First-year UMass Law students, Emily Dillan and Jennifer White, were chosen as Rappaport Fellows, the first time two students from UMass Law have been selected for the prestigious public policy summer fellowship in the same year. Dillan and White represent the seventh and eighth consecutive UMass Law Rappaport Fellows.

Managed by the Rappaport Institute for Greater Boston, the Rappaport Fellows Program in Law and Public Policy offers a paid, 10-week summer internship in key state and local agencies in the Greater Boston area. Each year, twelve fellows from eight Massachusetts law schools are selected through a competitive application and interview process to experience the complexities and rewards of public policy and public service. Fellows also participate in a weekly seminar series with leading practitioners and scholars in a program that aims to shape future civic leaders and policymakers to create a real difference in society.

As Public Interest Law Fellows at UMass Law, both Dillan and White developed an early interest in public policy. Their own past life experiences motivate them to create legislation to improve the lives of others. Dillan aspires to protect and assist victims of domestic violence while White hopes to assist adolescent parents in overcoming challenges to achieve their potential.

Emily Dillan, JD candidate ‘23

A native of Sandwich, MA on Cape Cod, Dillan graduated from UMass Dartmouth summa cum laude with a degree in Business Administration. She first graduated from Massasoit Community College, where she received the Howard J. Schwendler Memorial Scholarship, awarded to the business major who graduates with the highest GPA.

She always wanted to be an attorney but put her plans on hold. After leaving an abusive relationship, she decided to re-evaluate her life. “As I took inventory of who I was and where I was going, I decided I was given the chance to start over and I was not going to waste it. At that point, my law dreams resurfaced, and I threw everything I had into making it happen. I was determined to take my experiences and create a happy ending for both myself and for others,” Dillan said.

She was drawn to the JD/MSW dual-degree program and UMass Law’s commitment to public interest law. She will earn a law and master’s degree in social work simultaneously. “I came to law school knowing my career goals and felt that UMass Law offered me the most direct path to them,” Dillan added.

In addition to serving as a Public Interest Law Fellow (PILF), Dillan is a member of Delta Theta Phi, the Legal Association of Women, If/When/Now, and the National Lawyers Guild.

She will intern with Rep. Natalie Higgins (D-Worcester) and looks forward to learning more about the legislative process. Her internship will provide a foundation for the legislative work she aspires to in policymaking and nonprofit victim advocacy.

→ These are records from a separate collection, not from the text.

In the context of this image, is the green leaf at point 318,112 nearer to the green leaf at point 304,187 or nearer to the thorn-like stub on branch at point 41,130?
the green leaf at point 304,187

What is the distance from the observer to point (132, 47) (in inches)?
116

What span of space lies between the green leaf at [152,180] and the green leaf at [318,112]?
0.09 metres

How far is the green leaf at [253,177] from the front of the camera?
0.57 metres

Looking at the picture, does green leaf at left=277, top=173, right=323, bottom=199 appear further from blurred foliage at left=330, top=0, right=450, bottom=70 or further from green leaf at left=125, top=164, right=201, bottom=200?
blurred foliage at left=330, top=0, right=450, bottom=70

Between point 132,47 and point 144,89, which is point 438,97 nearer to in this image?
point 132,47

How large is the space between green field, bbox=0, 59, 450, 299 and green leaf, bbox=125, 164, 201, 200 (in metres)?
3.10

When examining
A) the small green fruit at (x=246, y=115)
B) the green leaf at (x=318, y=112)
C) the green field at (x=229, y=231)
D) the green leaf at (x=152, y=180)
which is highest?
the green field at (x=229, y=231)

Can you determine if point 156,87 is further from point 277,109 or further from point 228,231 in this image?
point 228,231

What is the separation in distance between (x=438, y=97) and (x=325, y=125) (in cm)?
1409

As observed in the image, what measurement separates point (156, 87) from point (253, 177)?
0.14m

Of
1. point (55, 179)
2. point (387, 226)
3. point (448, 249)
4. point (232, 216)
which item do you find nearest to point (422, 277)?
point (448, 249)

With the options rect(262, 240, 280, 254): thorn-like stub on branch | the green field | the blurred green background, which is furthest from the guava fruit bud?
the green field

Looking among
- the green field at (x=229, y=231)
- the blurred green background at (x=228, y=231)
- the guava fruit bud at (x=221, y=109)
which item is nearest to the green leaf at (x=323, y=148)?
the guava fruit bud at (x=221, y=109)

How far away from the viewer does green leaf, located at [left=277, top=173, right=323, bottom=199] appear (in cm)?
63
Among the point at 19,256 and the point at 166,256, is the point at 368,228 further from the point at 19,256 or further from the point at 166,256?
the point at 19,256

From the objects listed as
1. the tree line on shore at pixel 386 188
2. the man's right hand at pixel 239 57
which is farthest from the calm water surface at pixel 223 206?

“My passion is to help fellow survivors of domestic violence rebuild their lives after escaping abuse, and I think this is best accomplished through a combination of legislative reform to provide overarching protections and assistance as well as working directly with survivors to create change on an individual level,” Dillan said.

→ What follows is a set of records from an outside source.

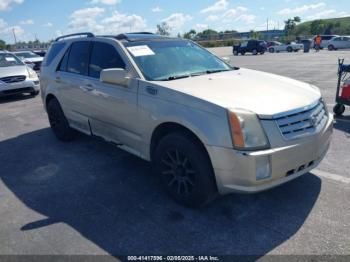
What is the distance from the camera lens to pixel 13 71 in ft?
34.9

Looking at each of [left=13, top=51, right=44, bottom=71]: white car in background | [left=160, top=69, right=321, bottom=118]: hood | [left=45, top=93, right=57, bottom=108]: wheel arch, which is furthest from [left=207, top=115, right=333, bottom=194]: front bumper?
[left=13, top=51, right=44, bottom=71]: white car in background

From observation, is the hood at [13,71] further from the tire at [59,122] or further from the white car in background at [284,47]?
the white car in background at [284,47]

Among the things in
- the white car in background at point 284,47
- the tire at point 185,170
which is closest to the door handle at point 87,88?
the tire at point 185,170

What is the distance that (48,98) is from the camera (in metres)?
6.11

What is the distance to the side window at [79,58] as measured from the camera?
4.92 m

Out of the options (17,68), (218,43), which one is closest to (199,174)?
(17,68)

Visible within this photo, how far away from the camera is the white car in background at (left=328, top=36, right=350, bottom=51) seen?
37.1 m

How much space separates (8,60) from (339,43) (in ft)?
121

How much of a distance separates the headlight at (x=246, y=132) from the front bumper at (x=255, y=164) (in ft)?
0.23

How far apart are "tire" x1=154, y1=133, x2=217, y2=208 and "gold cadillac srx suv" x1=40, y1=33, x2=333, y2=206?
10mm

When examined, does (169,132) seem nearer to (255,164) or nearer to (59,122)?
(255,164)

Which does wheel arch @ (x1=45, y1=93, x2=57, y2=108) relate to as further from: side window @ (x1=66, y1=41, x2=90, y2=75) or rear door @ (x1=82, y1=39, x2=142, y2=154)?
rear door @ (x1=82, y1=39, x2=142, y2=154)

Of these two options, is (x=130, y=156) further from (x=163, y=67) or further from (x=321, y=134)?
(x=321, y=134)

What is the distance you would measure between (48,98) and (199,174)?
4072mm
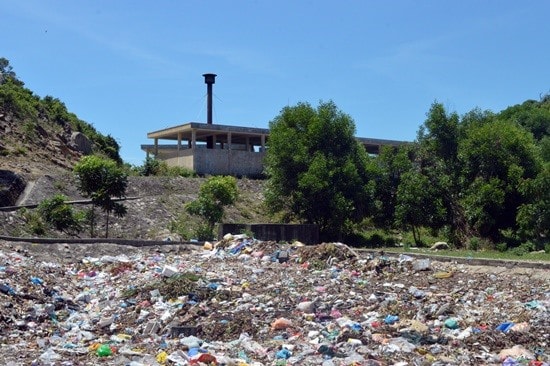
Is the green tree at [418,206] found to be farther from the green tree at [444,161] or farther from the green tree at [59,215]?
the green tree at [59,215]

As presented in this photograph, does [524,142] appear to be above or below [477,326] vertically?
above

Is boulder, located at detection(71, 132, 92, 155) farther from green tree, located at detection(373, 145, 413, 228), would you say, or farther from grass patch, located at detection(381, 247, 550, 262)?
grass patch, located at detection(381, 247, 550, 262)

She has been working with the Massachusetts Women’s Bar Association’s Domestic Violence Anti-Discrimination Task Force, which has recently proposed a bill, “An Act Relative to Employment Protections for Victims of Abusive Behavior,” that she hopes will become state law. The bill proposes to extend and expand existing workplace anti-discrimination protections to individuals coping with abuse.

“I also have a lofty goal of eventually starting my own nonprofit providing legal and social services to domestic abuse survivors in addition to community education/outreach initiatives,” said Dillan. “We’ll never eradicate domestic violence from our society, but we can change how we respond to it. My penultimate goal is to be able to look back on my career and know that what started as a simple dream ultimately made a real difference in other people’s lives.”

2021 Rappaport Scholar
Rappaport Fellow Jennifer White, JD '23 will intern at MA Senator Joan Lovely's (D-Second Essex) office and hopes to pursue a career in policy development related to issues that impact women.

Jennifer A. White, JD ‘23

A resident of Hopedale, MA, Jennifer White worked with adolescent parents for many years in her capacity as a program director for the Framingham/Milford Healthy Families Program, which is part of the Healthy Families Massachusetts initiative.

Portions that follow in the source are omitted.